*Exercise prompt*.
Where the word "site" shows up in a line below, that line is counted. State how many lines are counted, without any other words.

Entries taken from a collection
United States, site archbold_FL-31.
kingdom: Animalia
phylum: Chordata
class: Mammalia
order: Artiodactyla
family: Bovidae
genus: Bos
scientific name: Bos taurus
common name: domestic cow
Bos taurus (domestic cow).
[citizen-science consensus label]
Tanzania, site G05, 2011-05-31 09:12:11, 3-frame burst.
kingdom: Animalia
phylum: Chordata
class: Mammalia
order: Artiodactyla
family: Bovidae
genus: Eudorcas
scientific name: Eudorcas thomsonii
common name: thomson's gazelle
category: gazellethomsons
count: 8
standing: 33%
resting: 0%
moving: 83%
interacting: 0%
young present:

*Result of this exercise*.
2